BECKY QUICK: Let me follow up with this one, and this one comes in from Mohnish Bahl, who says, “Is there a risk of permanent loss of capital in the oil equity investments?”
WARREN BUFFETT: Well, there certainly is, you know — there’s no question if — if oil stays at these prices, there’s going to be a lot of money — a whole lot of money — in middle extended bank loans, and it’ll affect the banking industry, to some degree, not — it doesn’t destroy them or anything, but there’s a lot of money that’s been invested that was not invested based on a $17 or $20 or $25 price for WTI, West Texas Intermediate oil, and —
But you can do the same thing in copper. You can do the same thing in some of the things we manufacture — I mean it — but with commodities, it’s particularly dramatic.
And, you know, farmers have been getting lousy prices, but to some extent, the government subsidized them. I’m all for it, actually.
But if you’re an oil producer, you take your chances on future prices, unless you want to sell a lot of futures forward. OXY, actually, did sell 300,000 barrels a day of puts, in effect, that — or they bought puts — and sold calls, in effect, to match it. And they were protected on $10 — for a layer of $10 a barrel on 300,000 barrels a day.

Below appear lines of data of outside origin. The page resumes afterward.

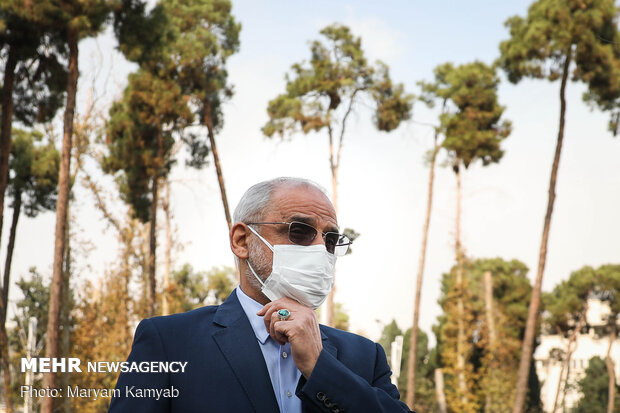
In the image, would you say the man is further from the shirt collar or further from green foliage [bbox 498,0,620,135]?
green foliage [bbox 498,0,620,135]

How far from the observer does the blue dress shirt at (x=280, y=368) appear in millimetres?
2301

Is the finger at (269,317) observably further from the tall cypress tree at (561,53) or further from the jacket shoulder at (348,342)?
the tall cypress tree at (561,53)

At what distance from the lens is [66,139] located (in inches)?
650

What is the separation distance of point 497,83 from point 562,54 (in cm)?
915

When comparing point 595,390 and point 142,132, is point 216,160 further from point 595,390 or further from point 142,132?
point 595,390

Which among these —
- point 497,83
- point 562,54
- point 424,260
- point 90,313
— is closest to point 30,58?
point 90,313

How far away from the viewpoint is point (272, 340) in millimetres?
2436

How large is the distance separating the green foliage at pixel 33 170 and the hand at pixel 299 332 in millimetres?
25060

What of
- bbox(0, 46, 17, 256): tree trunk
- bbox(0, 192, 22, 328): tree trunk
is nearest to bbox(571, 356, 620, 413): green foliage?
bbox(0, 192, 22, 328): tree trunk

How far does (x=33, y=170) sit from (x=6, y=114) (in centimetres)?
863

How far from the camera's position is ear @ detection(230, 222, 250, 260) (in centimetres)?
272

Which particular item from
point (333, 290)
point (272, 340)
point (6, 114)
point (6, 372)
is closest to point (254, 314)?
point (272, 340)

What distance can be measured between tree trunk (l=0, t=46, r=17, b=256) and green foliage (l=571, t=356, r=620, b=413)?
44056 mm

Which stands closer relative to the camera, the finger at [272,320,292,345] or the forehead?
the finger at [272,320,292,345]
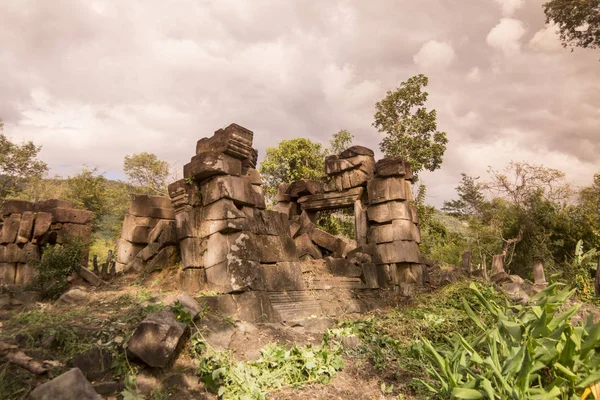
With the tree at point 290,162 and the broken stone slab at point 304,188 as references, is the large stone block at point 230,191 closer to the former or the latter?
the broken stone slab at point 304,188

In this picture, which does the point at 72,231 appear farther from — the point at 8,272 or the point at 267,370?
the point at 267,370

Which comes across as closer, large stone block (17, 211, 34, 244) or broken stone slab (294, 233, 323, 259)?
broken stone slab (294, 233, 323, 259)

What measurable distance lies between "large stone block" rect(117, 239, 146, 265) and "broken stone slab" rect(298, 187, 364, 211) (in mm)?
4512

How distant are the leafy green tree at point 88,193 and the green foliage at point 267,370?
26416 millimetres

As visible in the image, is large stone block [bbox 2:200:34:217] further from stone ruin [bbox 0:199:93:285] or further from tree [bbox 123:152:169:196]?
tree [bbox 123:152:169:196]

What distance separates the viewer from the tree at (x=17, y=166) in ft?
92.0

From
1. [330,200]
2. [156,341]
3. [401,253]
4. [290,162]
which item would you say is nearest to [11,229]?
[330,200]

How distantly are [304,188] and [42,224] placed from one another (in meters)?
7.35

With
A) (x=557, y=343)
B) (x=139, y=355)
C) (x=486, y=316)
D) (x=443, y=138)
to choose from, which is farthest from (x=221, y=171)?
(x=443, y=138)

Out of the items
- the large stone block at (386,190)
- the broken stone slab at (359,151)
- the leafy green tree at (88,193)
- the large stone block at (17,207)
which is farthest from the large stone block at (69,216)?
the leafy green tree at (88,193)

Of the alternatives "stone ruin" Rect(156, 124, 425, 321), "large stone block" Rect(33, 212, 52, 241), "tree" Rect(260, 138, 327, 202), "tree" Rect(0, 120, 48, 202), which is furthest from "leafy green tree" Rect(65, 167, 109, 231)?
"stone ruin" Rect(156, 124, 425, 321)

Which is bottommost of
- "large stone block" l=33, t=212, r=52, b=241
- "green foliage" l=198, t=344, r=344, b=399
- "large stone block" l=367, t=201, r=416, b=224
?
"green foliage" l=198, t=344, r=344, b=399

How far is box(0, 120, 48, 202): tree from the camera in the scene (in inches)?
1104

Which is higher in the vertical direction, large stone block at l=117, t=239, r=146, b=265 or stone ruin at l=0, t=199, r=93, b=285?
stone ruin at l=0, t=199, r=93, b=285
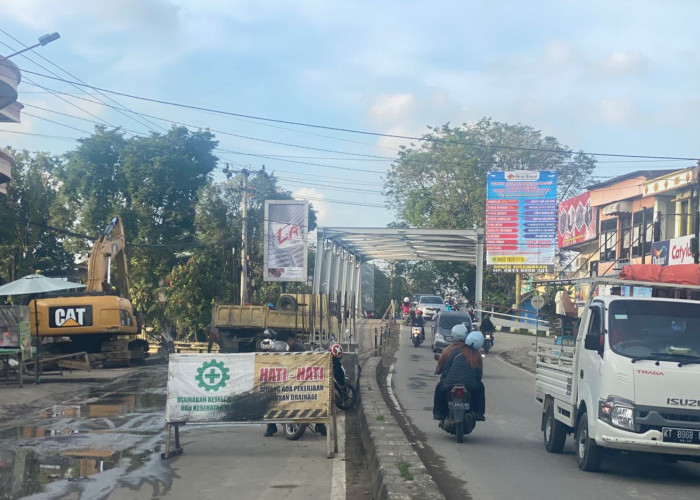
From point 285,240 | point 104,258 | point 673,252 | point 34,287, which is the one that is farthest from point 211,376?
point 285,240

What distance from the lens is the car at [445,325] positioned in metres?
30.8

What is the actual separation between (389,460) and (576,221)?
139ft

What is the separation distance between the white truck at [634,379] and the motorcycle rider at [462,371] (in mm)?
1538

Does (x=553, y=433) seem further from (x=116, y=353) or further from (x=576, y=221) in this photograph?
(x=576, y=221)

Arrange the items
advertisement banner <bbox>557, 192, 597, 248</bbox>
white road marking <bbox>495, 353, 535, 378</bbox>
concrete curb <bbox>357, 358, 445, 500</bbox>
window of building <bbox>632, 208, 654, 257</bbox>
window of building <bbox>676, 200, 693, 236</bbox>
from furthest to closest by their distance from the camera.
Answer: advertisement banner <bbox>557, 192, 597, 248</bbox> < window of building <bbox>632, 208, 654, 257</bbox> < window of building <bbox>676, 200, 693, 236</bbox> < white road marking <bbox>495, 353, 535, 378</bbox> < concrete curb <bbox>357, 358, 445, 500</bbox>

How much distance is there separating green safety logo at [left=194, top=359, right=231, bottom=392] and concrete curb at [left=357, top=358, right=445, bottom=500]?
214cm

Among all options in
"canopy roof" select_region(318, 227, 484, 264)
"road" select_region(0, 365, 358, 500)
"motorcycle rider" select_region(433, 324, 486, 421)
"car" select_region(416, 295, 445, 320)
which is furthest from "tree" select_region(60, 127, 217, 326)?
"motorcycle rider" select_region(433, 324, 486, 421)

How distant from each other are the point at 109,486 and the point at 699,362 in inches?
261

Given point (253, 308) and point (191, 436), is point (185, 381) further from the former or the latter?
point (253, 308)

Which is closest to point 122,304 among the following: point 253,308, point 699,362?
point 253,308

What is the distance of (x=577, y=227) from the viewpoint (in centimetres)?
4897

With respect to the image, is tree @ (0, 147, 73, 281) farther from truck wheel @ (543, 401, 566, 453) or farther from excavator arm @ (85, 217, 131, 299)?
truck wheel @ (543, 401, 566, 453)

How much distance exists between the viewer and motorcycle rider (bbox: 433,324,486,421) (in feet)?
40.7

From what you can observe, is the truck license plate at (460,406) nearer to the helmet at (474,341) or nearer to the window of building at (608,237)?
the helmet at (474,341)
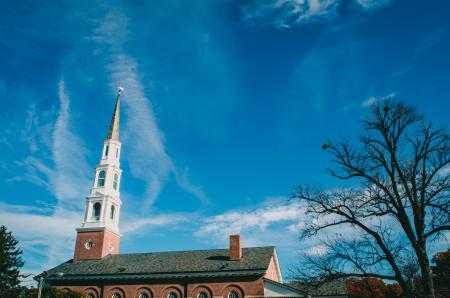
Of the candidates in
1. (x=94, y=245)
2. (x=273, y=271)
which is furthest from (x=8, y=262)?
(x=273, y=271)

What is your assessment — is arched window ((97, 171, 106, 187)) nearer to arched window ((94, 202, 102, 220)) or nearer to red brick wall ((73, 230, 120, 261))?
arched window ((94, 202, 102, 220))

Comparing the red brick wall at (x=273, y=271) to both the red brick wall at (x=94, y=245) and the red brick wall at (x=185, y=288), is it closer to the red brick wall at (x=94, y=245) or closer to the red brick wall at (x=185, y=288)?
the red brick wall at (x=185, y=288)

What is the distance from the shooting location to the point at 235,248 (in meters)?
35.2

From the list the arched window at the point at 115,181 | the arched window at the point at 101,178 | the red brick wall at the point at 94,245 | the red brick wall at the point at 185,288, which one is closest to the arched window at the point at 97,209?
the red brick wall at the point at 94,245

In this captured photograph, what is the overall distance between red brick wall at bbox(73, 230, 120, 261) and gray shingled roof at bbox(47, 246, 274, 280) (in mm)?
855

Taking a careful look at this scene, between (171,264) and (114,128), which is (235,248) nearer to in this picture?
(171,264)

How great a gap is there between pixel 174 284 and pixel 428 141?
84.4 ft

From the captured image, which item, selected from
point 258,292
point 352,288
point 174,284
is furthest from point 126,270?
point 352,288

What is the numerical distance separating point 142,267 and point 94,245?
803 centimetres

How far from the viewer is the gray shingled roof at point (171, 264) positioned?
3341 cm

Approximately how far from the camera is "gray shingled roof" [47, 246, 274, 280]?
3341cm

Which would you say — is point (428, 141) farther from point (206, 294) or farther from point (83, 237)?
point (83, 237)

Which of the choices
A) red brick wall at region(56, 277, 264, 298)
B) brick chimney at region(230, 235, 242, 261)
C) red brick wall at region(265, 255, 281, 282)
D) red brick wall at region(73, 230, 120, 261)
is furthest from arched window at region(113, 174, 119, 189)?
red brick wall at region(265, 255, 281, 282)

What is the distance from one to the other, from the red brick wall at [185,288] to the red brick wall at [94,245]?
184 inches
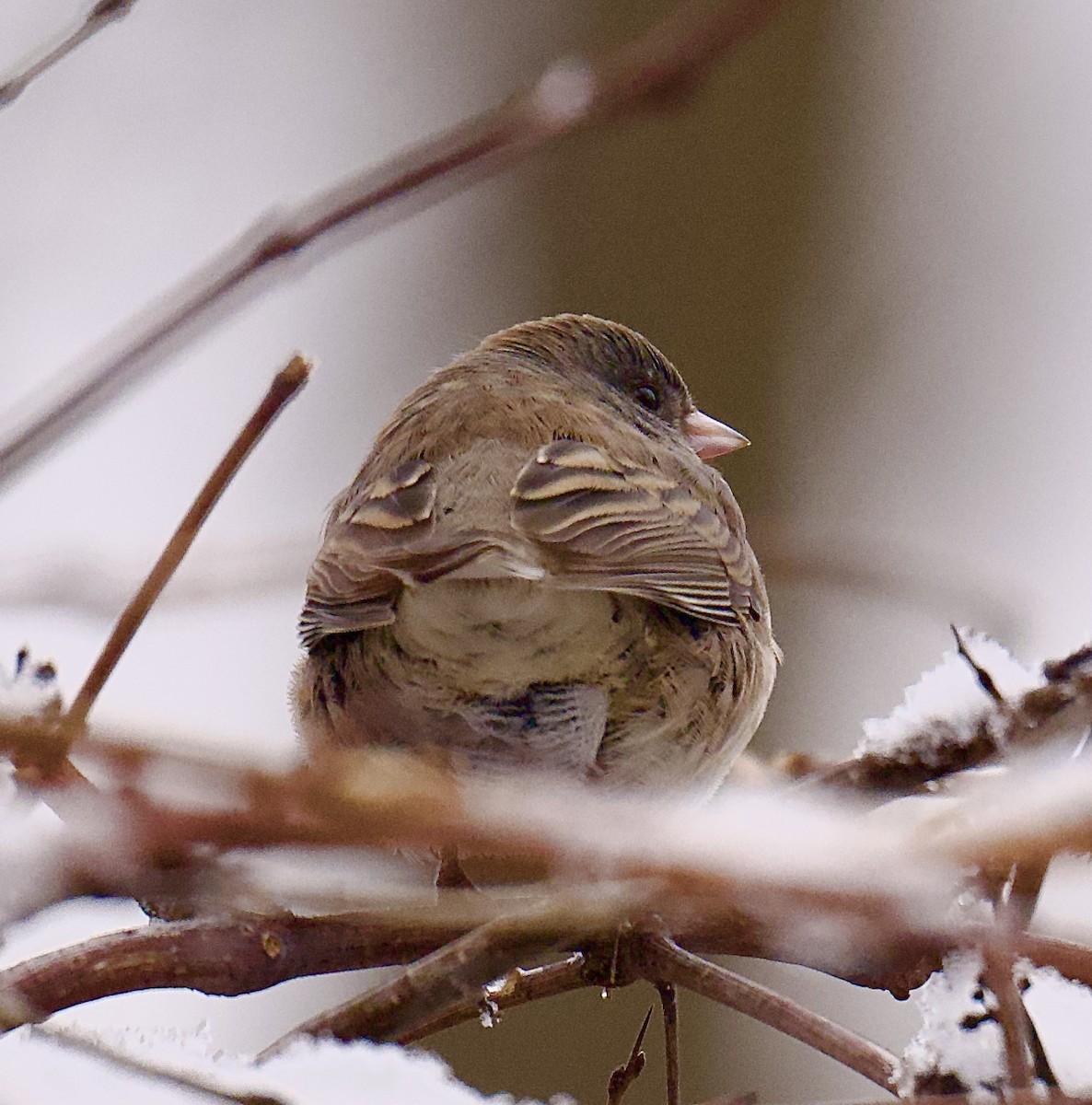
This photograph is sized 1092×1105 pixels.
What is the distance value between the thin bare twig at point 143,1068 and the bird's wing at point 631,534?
3.83ft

But you’re really buying — when you buy oil, you’re betting on oil prices over time, and over a long time. And oil prices — there’s risk. And the risk is being realized by oil producers as we speak.
There will be— if these prices prevail — there will be a lot of bad loans in energy loans and or— bad debts in energy loans. And if there are bad debts in energy loans, you can imagine what happens to the equity holders. So yes, there’s a risk.